▸ Provided passage:

————

August W. Cronenberg, Michael A. Grolmes
Nuclear Technology | Volume 27 | Number 3 | November 1975 | Pages 394-410
Technical Paper | Fuel | doi.org/10.13182/NT75-A24313
Articles are hosted by Taylor and Francis Online.
To understand the phenomenology and consequences of a hypothetical mild (∼50¢ to $5/sec) overpower transient for a liquid-metal fast breeder reactor (LMFBR), a continuing series of in-pile fuel-failure experiments has been performed in the TREA T reactor for both fresh and preirradiated pins. The voiding history obtained from the failure of a fresh fuel element has been shown to result from a mild fuel-coolant-interaction process. However, preirradiated pins are accompanied by significant fission gas retention, which leads to a difference in failure criterion and voiding mechanism. Thus, the dynamics of coolant expulsion, following the failure of preirradiated pins under overpower transient conditions, must include the effects of gas discharge to the coolant channel. The flow transient for preirradiated fuel elements, brought to failure in a flowing sodium environment, was analyzed in terms of fission-gas-induced voiding. The analytic approach was based on single-phase isothermal expansion of the fis-sion-gas bubble, which was assumed to be ideal and to fill the coolant-channel cross section uniformly. Gas discharge through the cladding breach was calculated using either the equation for critical or for subcritical flow, depending on the pin-to-bubble pressure ratio. The coolant was considered incompressible. A parametric study indicates that the initial breach size is quite small, initiating a relatively slow rate of voiding without initial inlet-flow reversal. However, ∼100 msec after failure, rapid coolant expulsion and inlet-flow reversal occurs. To account for this condition, fission-gas communication between the storage plenum and core regions of the pin must be assumed, since the free gas inventory within the fueled section alone is quite small. At the time of flow reversal, however, significant melting and some vaporization of the fuel has occurred; thus, coolant expulsion by fuel-coolant interaction and/or fuel vapor pressure cannot be discounted. The release of such fission gas, however, will affect the energetics of fuel-coolant interaction and fuel sweepout; thus, gas effects must be taken into account in the analysis of LMFBR overpower transients.

————

▸ What the task requires: Summarize the fuel-failure passage above in two sentences.

▸ Input data:
————

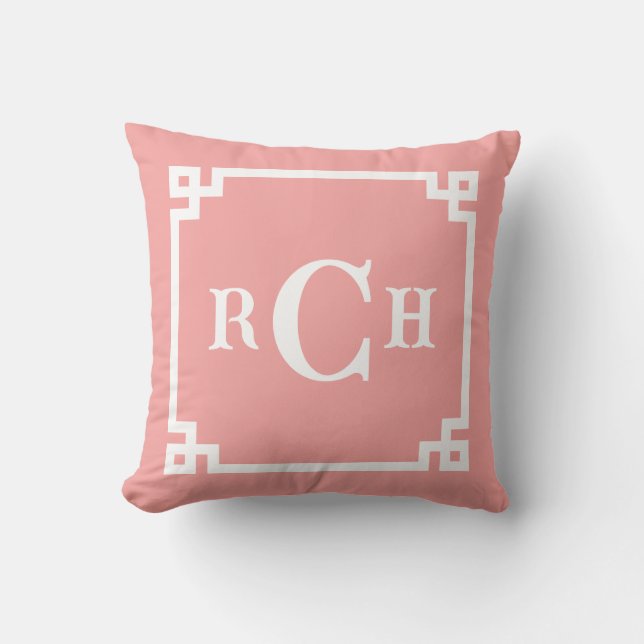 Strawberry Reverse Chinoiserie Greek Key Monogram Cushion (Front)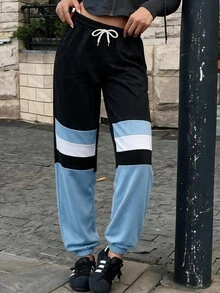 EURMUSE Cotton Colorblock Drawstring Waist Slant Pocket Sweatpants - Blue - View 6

————

▸ Answer space: Experiments on fuel pins brought to failure in a mild overpower transient for a liquid-metal fast breeder reactor show that fresh pins void through a mild fuel-coolant interaction, while preirradiated pins hold significant fission gas, so their coolant expulsion must include gas discharge into the coolant channel. Analysis points to a small initial breach and slow voiding, followed about 100 msec after failure by rapid coolant expulsion and inlet-flow reversal that requires gas to flow from the storage plenum to the core region; because fuel melting and vaporization may also play a part, gas effects must be taken into account when analyzing these transients.